Rezension

Ein toller Roman mit einem schwachen, aber dennoch spannenden Thrillerteil

Der Abgrund in dir
von Dennis Lehane

Bewertet mit 3 Sternen

Ich hatte mal wieder richtig Lust auf einen Thriller, als ich auf „Der Abgrund in dir“ von Dennis Lehane aufmerksam wurde. Dieses Buch bezeichnet sich als eine Mischung aus psychologischem Thriller und einer Liebesgeschichte und der Klappentext klang für mich zwar interessant, aber leider auch nach einem Schema, wie es bereits aus vielen anderen Büchern bekannt ist:

„Rachel Childs hat alles, was man sich erträumt: ein Leben ohne finanzielle Sorgen, einen gutaussehenden, liebevollen Ehemann. Doch im Bruchteil einer Sekunde macht ausgerechnet ihr Mann dieses Leben zu einer Farce aus Betrug, Verrat und Gefahr. Nichts ist mehr, wie es scheint, und Rachel muss sich entscheiden: Wird sie kämpfen für das, was sie liebt, oder im Strudel einer unglaublichen Verschwörung untergehen?“

Es muss wohl an dem Autor Dennis Lehane gelegen haben, dessen Bücher „Mystic River“ und „Shutter Island“ als Weltbestseller bereits erfolgreich verfilmt wurden, dass ich mich dennoch entschied in die Leseprobe hineinzuschauen. Und tatsächlich hat mich gleich der Anfang des Buches mitgenommen und auch der Rest der Leseprobe konnte mich überzeugen:

„An einem Dienstag im Mai, im Alter von sechsunddreißig Jahren, erschoss Rachel ihren Mann. Er stolperte mit einem seltsam wissenden Gesichtsausdruck rücklings, als ob er schon immer geahnt hätte, dass sie es tun würde.“

Zwar nimmt sich das Buch gleich im Anschluss zurück und stellt dem Leser ausführlich die Protagonistin Rachel Childs vor, aber ich mochte die ruhige und gefühlvolle Art in der dies geschieht. Man lernt Rachel als unglückliches Kind und als junge Frau auf der Suche nach ihrem leiblichen Vater, als Katastrophenreporterin auf Haiti und schließlich als stark in ihrem Leben eingeschränkte Angstpatientin kennen. Facettenreiche Einblicke, die sich allmählich zu einem Bild der Protagonistin zusammensetzen, wobei ich mich jedoch immer auch fragte, wie und vor allem wann die eigentliche Geschichte denn wohl weiter gehen würde.

DATENSATZEINTRÄGE
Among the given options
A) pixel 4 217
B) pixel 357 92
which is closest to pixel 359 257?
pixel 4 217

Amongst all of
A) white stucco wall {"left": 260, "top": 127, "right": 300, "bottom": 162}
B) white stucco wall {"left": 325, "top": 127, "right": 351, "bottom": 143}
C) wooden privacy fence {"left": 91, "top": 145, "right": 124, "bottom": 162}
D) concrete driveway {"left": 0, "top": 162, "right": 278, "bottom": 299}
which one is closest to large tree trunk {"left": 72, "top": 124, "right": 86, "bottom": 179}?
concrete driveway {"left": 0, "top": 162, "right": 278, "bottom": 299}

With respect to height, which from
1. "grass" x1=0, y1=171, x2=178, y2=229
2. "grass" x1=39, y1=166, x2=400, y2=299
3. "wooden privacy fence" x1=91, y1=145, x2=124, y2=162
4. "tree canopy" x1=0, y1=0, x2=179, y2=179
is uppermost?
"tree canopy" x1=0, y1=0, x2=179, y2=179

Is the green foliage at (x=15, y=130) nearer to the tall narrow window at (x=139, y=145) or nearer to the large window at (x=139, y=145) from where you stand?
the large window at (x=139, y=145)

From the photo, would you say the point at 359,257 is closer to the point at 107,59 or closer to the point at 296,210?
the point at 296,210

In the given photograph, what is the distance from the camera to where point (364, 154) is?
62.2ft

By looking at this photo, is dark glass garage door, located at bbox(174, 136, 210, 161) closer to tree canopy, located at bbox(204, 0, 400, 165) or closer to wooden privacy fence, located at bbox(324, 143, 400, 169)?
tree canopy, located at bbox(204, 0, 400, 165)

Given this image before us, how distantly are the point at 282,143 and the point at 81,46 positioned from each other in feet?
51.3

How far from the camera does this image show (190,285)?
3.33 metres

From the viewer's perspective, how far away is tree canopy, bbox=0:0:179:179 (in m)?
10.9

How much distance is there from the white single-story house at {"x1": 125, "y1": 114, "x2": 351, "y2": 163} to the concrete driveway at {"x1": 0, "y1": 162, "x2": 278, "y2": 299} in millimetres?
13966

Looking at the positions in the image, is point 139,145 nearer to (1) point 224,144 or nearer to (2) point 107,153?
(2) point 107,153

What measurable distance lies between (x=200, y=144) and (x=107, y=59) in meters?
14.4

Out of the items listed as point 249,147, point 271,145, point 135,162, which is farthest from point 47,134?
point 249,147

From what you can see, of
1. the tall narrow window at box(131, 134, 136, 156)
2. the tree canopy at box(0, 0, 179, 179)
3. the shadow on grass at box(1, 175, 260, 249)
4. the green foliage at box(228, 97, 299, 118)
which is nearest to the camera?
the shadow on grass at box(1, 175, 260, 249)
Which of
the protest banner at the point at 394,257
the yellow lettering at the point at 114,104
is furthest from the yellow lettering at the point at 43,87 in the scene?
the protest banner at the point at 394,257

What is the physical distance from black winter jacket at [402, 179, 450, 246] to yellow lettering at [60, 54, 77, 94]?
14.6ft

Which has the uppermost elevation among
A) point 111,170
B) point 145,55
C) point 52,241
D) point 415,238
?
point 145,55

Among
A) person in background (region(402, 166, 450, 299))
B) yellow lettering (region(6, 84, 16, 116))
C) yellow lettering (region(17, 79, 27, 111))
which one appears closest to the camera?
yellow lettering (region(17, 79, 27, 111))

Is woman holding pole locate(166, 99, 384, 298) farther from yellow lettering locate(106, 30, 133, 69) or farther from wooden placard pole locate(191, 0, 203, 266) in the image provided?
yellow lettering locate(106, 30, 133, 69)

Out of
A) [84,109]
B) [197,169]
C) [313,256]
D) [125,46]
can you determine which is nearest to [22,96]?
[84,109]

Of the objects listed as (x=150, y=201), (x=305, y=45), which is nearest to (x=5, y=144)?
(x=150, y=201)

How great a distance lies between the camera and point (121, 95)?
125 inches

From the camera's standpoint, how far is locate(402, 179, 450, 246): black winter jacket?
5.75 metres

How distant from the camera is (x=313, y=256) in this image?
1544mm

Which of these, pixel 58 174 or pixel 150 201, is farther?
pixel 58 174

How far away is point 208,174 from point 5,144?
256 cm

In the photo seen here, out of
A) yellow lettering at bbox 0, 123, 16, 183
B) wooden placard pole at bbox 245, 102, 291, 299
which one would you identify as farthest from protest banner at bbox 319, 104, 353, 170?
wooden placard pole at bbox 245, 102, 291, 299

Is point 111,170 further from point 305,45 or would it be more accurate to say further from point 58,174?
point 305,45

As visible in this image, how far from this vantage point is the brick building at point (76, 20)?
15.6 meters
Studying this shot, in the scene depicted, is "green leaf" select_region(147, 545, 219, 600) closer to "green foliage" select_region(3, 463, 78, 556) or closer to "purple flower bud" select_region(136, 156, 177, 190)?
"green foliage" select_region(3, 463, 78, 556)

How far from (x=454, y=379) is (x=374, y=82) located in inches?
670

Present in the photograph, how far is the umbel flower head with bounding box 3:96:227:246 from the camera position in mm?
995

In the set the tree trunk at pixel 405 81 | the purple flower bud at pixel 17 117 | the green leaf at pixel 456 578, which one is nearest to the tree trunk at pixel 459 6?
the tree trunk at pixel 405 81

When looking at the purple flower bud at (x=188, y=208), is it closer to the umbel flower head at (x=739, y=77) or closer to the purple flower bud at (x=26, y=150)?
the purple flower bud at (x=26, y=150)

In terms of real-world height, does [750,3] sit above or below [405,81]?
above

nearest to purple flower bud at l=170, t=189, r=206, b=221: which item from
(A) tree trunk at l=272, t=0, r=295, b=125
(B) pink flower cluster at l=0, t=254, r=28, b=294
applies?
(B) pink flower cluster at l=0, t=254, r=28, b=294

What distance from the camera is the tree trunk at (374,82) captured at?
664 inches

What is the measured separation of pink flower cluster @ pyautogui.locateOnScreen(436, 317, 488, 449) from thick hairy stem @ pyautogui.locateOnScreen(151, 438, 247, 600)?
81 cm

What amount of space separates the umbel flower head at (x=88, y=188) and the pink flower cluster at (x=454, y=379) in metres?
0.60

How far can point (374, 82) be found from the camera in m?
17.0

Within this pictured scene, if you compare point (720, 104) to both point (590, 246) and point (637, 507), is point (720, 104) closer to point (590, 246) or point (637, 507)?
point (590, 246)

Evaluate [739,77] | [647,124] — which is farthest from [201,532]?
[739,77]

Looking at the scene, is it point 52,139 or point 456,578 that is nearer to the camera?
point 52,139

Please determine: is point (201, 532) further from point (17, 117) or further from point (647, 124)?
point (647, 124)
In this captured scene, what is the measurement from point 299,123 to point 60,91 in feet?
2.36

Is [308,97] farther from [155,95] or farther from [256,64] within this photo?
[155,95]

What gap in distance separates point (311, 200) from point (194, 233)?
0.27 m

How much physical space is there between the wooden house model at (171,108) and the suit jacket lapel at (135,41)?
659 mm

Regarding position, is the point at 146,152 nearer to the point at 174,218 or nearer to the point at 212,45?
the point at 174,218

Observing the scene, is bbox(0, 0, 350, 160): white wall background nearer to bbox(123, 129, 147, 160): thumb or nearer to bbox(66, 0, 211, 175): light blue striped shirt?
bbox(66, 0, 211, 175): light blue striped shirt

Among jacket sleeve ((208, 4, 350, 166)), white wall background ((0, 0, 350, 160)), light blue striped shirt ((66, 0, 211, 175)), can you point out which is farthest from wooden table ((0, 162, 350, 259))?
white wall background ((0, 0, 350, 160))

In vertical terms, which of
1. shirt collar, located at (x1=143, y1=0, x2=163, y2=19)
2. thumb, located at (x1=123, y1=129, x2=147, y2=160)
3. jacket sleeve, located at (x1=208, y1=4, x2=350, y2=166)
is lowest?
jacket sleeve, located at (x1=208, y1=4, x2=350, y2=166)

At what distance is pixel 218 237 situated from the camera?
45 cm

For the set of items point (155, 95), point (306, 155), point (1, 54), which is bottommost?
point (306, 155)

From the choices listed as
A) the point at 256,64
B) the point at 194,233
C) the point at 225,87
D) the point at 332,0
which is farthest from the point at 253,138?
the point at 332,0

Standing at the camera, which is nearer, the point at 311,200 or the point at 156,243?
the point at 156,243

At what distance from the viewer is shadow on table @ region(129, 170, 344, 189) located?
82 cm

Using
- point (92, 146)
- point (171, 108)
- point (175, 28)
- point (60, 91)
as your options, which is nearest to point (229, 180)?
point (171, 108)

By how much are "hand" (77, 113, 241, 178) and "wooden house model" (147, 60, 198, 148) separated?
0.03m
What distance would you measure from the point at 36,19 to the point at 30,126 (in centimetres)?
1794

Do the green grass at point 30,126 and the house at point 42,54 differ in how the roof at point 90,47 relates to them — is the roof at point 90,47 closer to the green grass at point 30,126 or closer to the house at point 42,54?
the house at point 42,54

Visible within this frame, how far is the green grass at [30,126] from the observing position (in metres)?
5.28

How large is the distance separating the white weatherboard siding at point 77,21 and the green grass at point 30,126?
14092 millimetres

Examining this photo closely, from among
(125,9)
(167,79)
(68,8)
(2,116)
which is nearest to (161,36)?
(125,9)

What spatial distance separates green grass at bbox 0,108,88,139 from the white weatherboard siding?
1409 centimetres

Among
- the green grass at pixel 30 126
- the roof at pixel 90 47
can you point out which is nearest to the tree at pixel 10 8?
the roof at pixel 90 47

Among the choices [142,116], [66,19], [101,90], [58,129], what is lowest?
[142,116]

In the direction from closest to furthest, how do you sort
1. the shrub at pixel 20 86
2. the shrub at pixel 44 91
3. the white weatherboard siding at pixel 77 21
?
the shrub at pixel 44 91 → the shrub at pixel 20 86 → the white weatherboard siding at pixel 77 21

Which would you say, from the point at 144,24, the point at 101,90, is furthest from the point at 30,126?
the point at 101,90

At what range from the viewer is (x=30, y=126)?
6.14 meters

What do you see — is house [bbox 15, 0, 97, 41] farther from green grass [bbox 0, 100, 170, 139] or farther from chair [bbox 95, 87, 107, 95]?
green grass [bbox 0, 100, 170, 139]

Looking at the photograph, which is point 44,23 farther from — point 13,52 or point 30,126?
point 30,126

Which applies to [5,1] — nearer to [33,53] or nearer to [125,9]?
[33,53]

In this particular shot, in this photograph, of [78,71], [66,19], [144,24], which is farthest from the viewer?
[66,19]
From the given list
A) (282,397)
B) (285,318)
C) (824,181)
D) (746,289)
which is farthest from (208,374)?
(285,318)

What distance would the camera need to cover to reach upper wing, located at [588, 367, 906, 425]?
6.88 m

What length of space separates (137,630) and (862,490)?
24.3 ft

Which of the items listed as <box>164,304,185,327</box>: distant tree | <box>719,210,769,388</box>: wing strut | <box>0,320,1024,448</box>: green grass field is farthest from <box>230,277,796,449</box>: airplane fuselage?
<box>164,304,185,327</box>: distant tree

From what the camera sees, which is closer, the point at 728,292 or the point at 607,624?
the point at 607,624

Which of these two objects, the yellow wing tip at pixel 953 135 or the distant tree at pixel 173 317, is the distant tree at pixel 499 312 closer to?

ARBEITSAUFTRÄGE
(1) Schreiben Sie aus der Rezension alles von „Zwar nimmt sich“ bis hinunter zu „weiter gehen würde.“ wortgetreu ab.
(2) Welche beiden Bücher von Dennis Lehane wurden laut der Rezension bereits verfilmt?
(3) Führen Sie die Rezension zu „Der Abgrund in dir“ im Anschluss an ihren letzten Satz fort.

SCHRIFTLICHE ANTWORTEN
(1)
Zwar nimmt sich das Buch gleich im Anschluss zurück und stellt dem Leser ausführlich die Protagonistin Rachel Childs vor, aber ich mochte die ruhige und gefühlvolle Art in der dies geschieht. Man lernt Rachel als unglückliches Kind und als junge Frau auf der Suche nach ihrem leiblichen Vater, als Katastrophenreporterin auf Haiti und schließlich als stark in ihrem Leben eingeschränkte Angstpatientin kennen. Facettenreiche Einblicke, die sich allmählich zu einem Bild der Protagonistin zusammensetzen, wobei ich mich jedoch immer auch fragte, wie und vor allem wann die eigentliche Geschichte denn wohl weiter gehen würde.

(2) „Mystic River“ und „Shutter Island“

(3)
Doch gerade, als ich mich damit abgefunden hatte, dass es sich bei diesem Buch „nur“ um einen Roman, den ich nichtsdestotrotz sehr gerne las, anstatt des eigentlich erwarteten Thrillers handelt, nahm die Handlung enorm Fahrt auf. Das Buch splittet sich ab diesem Zeitpunkt in zwei Teile auf, die sich nicht mehr so recht zusammenbringen lassen. Ab sofort sind die komplexen Charaktere beinahe völlig vergessen und es geht nur noch darum, beim Lesen lebendige und lebensgefährliche, teils tödliche Bilder vor dem inneren Auge entstehen zu lassen, die so rasant sind, dass kaum Zeit zum Luftholen bleibt. Aber sie konnten mich auch mitreißen und dafür sorgen, dass ich das Buch kaum aus der Hand legen mochte, auch weil ich unbedingt wissen musste, wie sich diese verworrene Geschichte auflöst. Dabei schießt Dennis Lehane meines Erachtens jedoch einige Male übers Ziel hinaus, indem er zu sehr konstruiert und es zu unglaubwürdigen, manchmal sogar absurden Entwicklungen kommen lässt. Erstaunlicherweise habe ich ihm das jedoch nicht einmal übel genommen, sondern fühlte mich trotz allem irgendwie gut unterhalten.